This is the Justice, Not Charity! Haiti book diary. Allie123 and I are writing these book diaries because we became shocked by the truth of Haiti’s history and what really is needed to help the Haitians after the earthquake.
"It's as if Aristide was put in charge of a house that was falling apart and was expected to fix it. But then his enemies start setting fire to the back door, they send people with guns to attack the front door, and when these people finally manage to break in they said 'Look! He didn't wash the dishes in the sink! He never repaired the leak in the roof!' They made him spend all his time trying to put out the fire and to protect the door, and then once they got rid of him they said he was pushed out because he'd failed to repair the house." (Damming The Flood,
p 131.)
Chapter 11 is "2004 - 2006: Repression and Resistance" and the saying at the head of the chapter is Kreyon pep la pa gen gom (The people's pencil has no eraser). Tonight I will go through the first two of the four sections, how repression in the slum areas intensified to the point where it could not be ignored.
The intro describes the three phases of the "pacification" of Lavalas following the coup. For a couple of months, repression and murder reigned unchecked.
Soon, however, the combination of mild indignation in the international press, and the arrivial of new UN troops and resources induced the government to adopt somewhat less abrasive tactics.

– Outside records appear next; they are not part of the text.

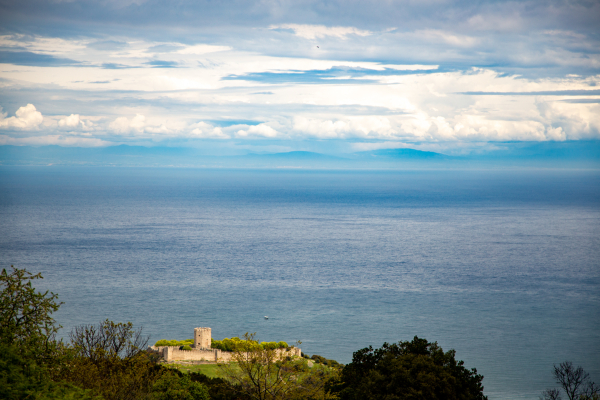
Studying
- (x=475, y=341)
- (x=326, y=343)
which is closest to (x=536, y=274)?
(x=475, y=341)

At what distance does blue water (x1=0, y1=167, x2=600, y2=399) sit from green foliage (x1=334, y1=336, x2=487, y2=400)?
20858 mm

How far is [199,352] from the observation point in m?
40.5

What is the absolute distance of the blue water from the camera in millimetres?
55062

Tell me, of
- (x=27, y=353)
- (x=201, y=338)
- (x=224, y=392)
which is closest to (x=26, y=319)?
(x=27, y=353)

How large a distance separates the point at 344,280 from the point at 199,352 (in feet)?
136

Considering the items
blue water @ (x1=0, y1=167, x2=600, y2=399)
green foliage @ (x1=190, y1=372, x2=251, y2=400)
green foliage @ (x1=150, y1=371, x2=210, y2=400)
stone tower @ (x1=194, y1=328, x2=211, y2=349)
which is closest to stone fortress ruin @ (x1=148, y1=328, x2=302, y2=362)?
stone tower @ (x1=194, y1=328, x2=211, y2=349)

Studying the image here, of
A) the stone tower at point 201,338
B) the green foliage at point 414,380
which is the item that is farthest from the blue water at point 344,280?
the green foliage at point 414,380

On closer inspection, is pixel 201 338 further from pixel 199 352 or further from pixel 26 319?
pixel 26 319

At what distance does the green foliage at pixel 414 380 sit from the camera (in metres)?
21.6

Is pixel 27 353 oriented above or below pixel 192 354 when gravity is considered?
above

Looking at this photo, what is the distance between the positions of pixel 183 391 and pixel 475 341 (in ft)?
131

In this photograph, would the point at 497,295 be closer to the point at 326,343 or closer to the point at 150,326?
the point at 326,343

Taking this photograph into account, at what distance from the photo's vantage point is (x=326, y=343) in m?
53.7

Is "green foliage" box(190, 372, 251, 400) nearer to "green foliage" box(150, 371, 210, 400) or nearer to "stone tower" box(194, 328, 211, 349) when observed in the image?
"green foliage" box(150, 371, 210, 400)
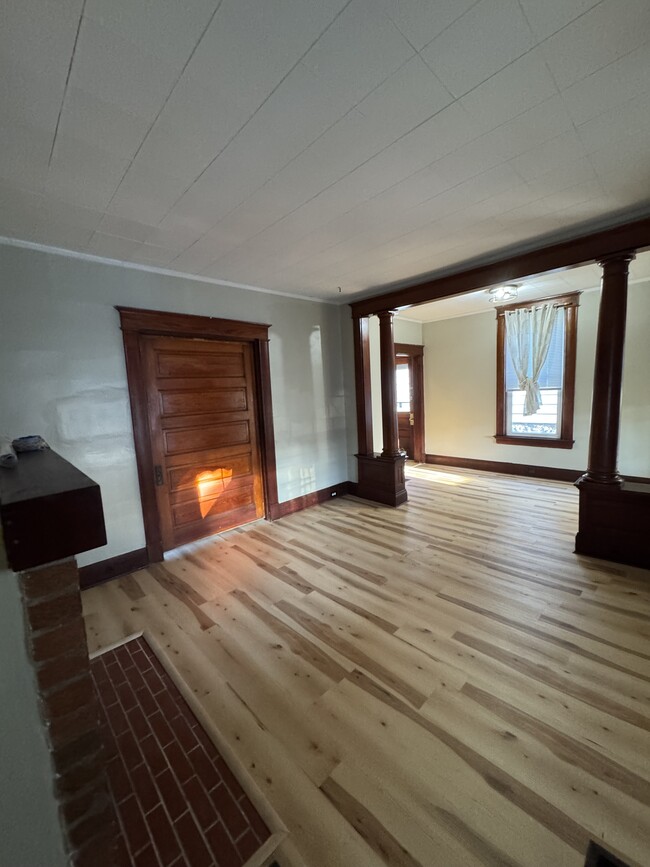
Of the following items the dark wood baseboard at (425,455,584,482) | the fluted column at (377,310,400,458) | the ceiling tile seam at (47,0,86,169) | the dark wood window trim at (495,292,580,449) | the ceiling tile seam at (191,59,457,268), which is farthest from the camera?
the dark wood baseboard at (425,455,584,482)

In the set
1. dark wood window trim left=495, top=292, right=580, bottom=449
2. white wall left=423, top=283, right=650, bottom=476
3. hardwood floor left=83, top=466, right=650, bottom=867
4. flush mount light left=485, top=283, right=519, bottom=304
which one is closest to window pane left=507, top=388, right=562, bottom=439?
dark wood window trim left=495, top=292, right=580, bottom=449

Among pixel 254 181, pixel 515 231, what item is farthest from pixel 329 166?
pixel 515 231

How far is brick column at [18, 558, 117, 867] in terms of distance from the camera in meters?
0.63

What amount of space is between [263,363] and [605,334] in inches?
121

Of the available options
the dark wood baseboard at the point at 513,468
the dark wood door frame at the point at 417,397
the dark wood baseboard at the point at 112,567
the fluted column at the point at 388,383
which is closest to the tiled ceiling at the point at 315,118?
the fluted column at the point at 388,383

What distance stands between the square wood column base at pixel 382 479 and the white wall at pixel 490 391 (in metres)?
2.17

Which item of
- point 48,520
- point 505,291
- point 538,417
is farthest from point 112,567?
point 538,417

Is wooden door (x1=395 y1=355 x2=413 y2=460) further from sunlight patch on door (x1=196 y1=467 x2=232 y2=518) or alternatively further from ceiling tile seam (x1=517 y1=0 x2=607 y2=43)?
ceiling tile seam (x1=517 y1=0 x2=607 y2=43)

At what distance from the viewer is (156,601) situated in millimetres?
2496

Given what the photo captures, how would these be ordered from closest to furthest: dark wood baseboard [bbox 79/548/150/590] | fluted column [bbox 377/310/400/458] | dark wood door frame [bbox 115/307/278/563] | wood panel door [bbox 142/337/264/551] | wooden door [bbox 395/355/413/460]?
dark wood baseboard [bbox 79/548/150/590] < dark wood door frame [bbox 115/307/278/563] < wood panel door [bbox 142/337/264/551] < fluted column [bbox 377/310/400/458] < wooden door [bbox 395/355/413/460]

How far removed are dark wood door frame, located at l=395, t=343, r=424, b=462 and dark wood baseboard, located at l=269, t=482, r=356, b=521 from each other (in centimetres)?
226

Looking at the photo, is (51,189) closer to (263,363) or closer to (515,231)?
(263,363)

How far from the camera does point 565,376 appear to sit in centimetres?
484

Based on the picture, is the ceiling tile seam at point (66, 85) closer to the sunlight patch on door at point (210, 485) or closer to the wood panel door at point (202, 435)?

Punitive imprisonment and pseudo-legal arrests took the place of public executions. However, public support of Lavalas and condemnation of the coup remained strong; how could "democratic" elections be held in such a corrosive atmosphere? Bel Air and Cite Soleil were about to experience the attempt to change the atmosphere.
The assault on Bel Air
Bel Air was an impoverished neighborhood that was conveniently close to downtown and not far from the main government buildings, which made it a convenient rallying point for demonstrations against the coup government. The start of this section describes a large protest on the first anniversary of the coup, which the police responded to by shooting. For a while, Gousse claimed that three policemen had been killed and beheaded by the demonstrators, and dubbed this action "Operation Baghdad". By the time the claims were shown to be false, they had served the purpose of excusing much further violence against Bel Air.
In the fall of 2004, about 150 Haitian national police backed up by about 200 UN troops arrested 75 people (and didn't find any guns). Nonetheless, for the next couple of weeks dozens of people were shot and jailed every day. The paramilitaries operating alongside the police gave particular attention to the street kids.
...as their outraged advocate Michael Brewer observes, "There are dump zones where the decomposing bodies of little boys can be found any day of the week."
No official count was kept, but a report in the Lancet estimated that in the 2004 - 2006 time period, there may have been as many as 4,000 political killings in Port-au-Prince. (Not all of them, of course, were in Bel Air.) Some of the heat came off Bel Air by mid 2005, though, when the focus of the police and the UN shifted to Cite Soleil.